Participando de las características de la novela romana en las que se retratan más
antihéroes que héroes, Petronio narra cómo la viuda finalmente cede a la tentación de la
comida y del trato carnal; y llega a más cuando, por evitar la muerte de su nuevo
amante, prefiere sacar del ataúd al marido muerto y colgarlo en el lugar en el que se
encontraba el ladrón; lo podemos encontrar en los últimos párrafo del texto, cuando
afirma “Prefiero colgar al muerto que matar al vivo”.
Los estereotipos relativos a la condición femenina, se hallan en el primer párrafo:
“Comenzó a ironizar a costa de la frivolidad de las mujeres: Se enamoran muy
fácilmente y se olvidan muy pronto hasta de los hijos. Llegó a afirmar que no hay mujer
tan honesta que, bajo cualquier pasión extraña, no cometa desvaríos”.
5. Comentario crítico
Dentro de la selección de textos de autores latinos para el presente comentario, me
llama la atención que tanto el de Petronio (La viuda de Éfeso), como los dos textos de
los libros de El Asno de oro, de Apuleyo (La adúltera, el amante, la alcahueta y el
burro, y La señora de Corinto), destacan por señalar a la mujer como portadora
exclusiva de los mayores vicios y los peores males. Resulta evidente que el incipiente
género de la época se encontraba dominado por hombres que reproducían la miope
visión de éstos acerca de la mujer, representada por estereotipos que dan por sentada su
falta de honestidad o decencia, así como su propensión a la lascivia.

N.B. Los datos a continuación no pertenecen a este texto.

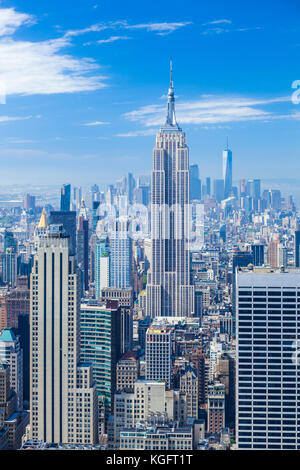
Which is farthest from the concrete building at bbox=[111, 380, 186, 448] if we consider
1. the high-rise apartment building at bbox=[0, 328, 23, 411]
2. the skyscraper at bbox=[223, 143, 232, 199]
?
the skyscraper at bbox=[223, 143, 232, 199]

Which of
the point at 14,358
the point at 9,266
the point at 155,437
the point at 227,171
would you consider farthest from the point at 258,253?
the point at 155,437

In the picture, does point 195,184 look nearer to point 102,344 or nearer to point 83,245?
point 83,245

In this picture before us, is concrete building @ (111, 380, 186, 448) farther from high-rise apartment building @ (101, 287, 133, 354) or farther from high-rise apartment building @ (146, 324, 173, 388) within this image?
high-rise apartment building @ (101, 287, 133, 354)

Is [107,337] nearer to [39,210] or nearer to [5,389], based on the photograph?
[5,389]

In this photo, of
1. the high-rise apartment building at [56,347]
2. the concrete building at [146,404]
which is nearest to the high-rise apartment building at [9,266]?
the high-rise apartment building at [56,347]
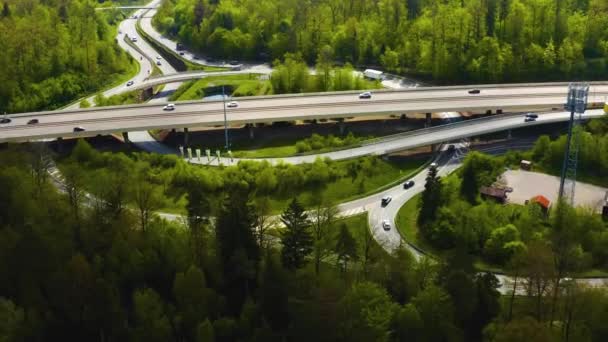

Hoy, Petronio o
Apuleyo no contarían con editorial donde publicar y, de encontrar alguna que se
arriesgase a la aventura, tendrían que salir de inmediato a disculparse ante la opinión
pública y aclarar que ofender a la mujer no estaba entre sus intenciones.
Hecha esta apreciación, al texto no puede negársele su capacidad de entretener al lector,
finalidad que en este caso es lo que perseguía y aún hoy persigue este género
literario que aparece de manera definida en el siglo I d.C. con la novela romana.